Records contained in a dataset:

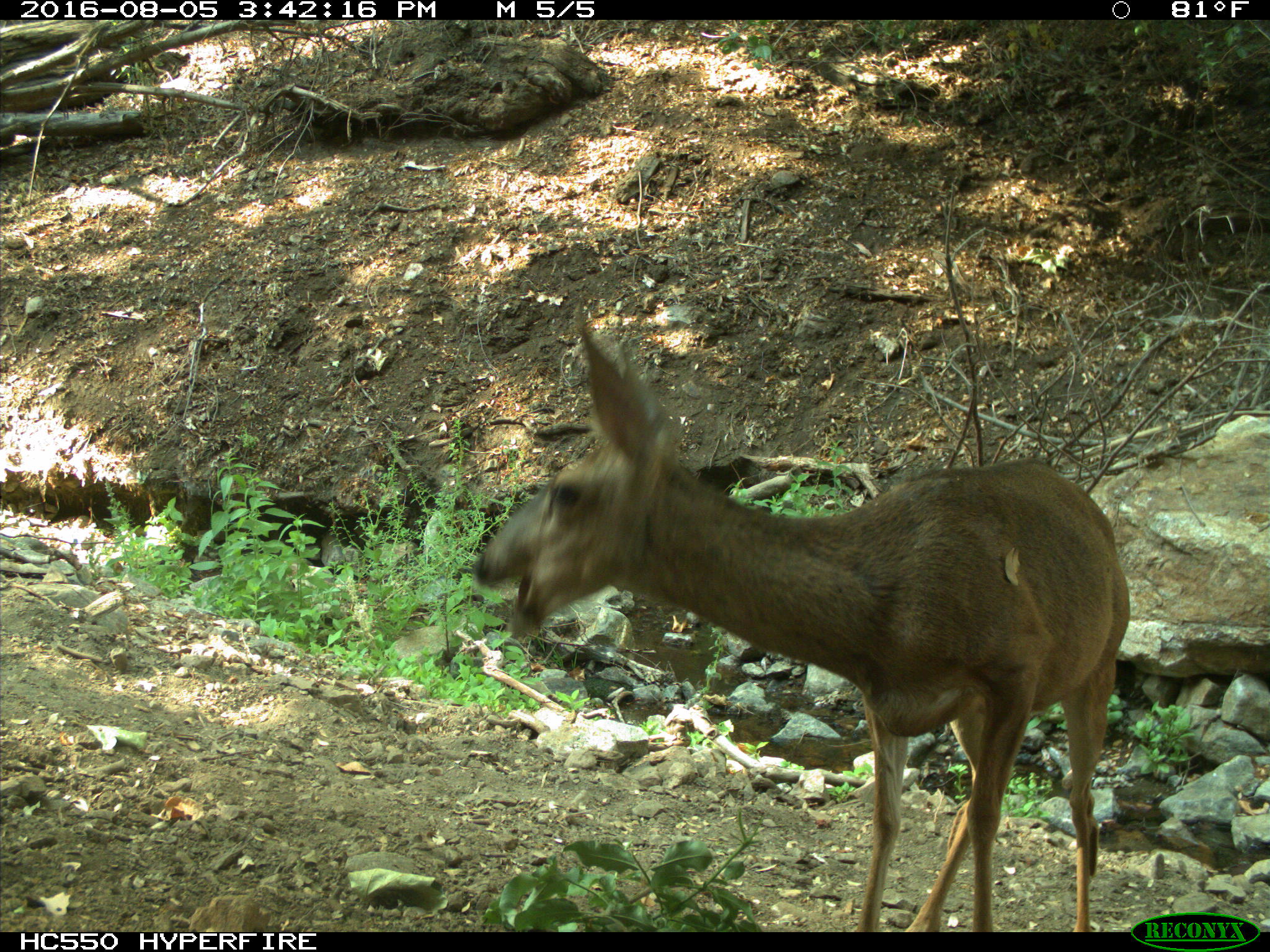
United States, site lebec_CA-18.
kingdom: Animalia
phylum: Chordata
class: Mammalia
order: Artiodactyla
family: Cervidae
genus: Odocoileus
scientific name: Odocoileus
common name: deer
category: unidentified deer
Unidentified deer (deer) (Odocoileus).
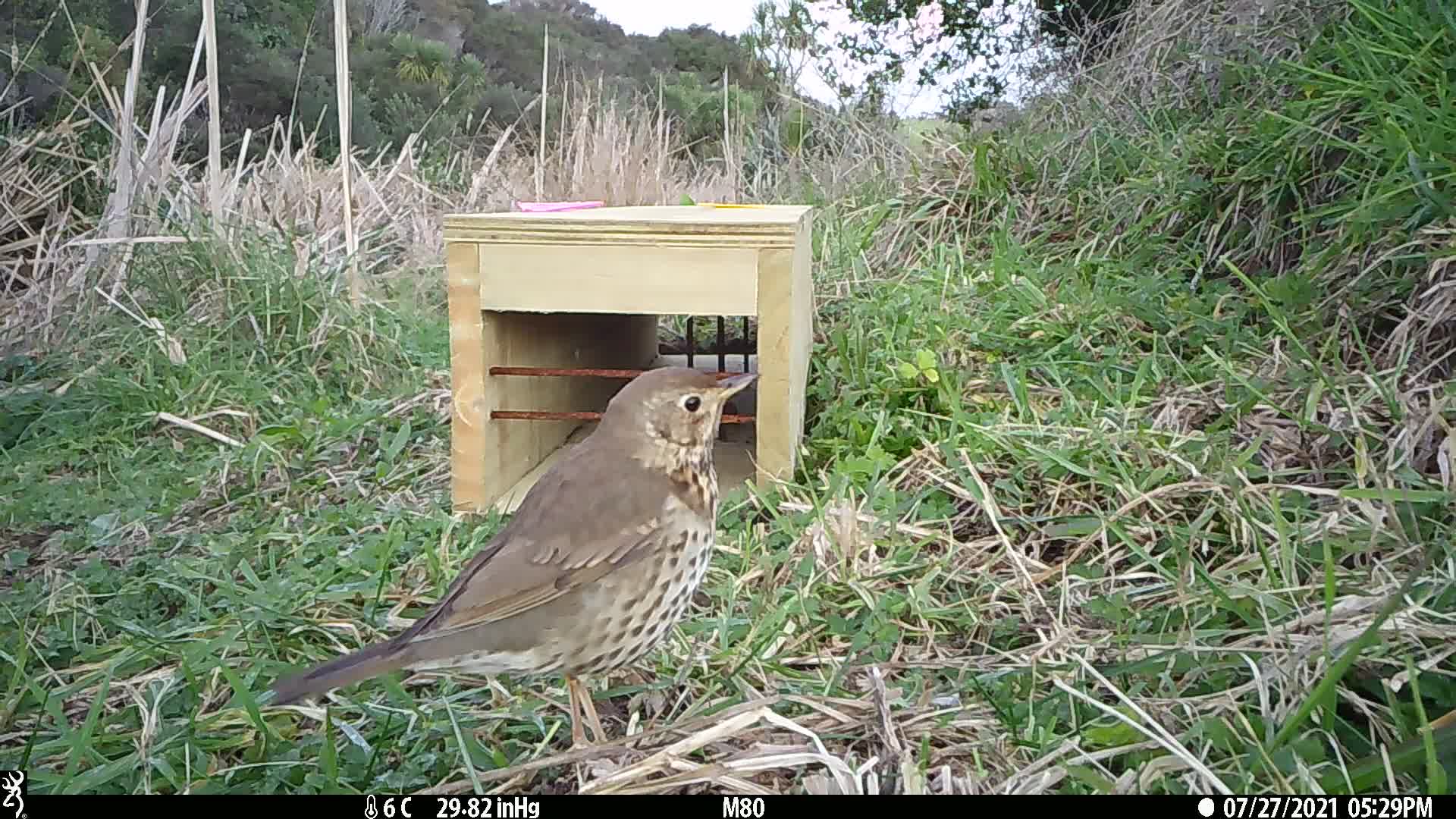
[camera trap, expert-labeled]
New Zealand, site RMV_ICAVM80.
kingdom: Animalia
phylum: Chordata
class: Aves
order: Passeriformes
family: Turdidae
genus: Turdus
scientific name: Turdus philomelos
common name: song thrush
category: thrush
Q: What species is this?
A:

[WHAT YOU HAVE TO DO]
From the line holding "New Zealand, site RMV_ICAVM80." to the final line of the data, output each line exactly and nothing more.

[TASK OUTPUT]
New Zealand, site RMV_ICAVM80.
kingdom: Animalia
phylum: Chordata
class: Aves
order: Passeriformes
family: Turdidae
genus: Turdus
scientific name: Turdus philomelos
common name: song thrush
category: thrush
Q: What species is this?
A:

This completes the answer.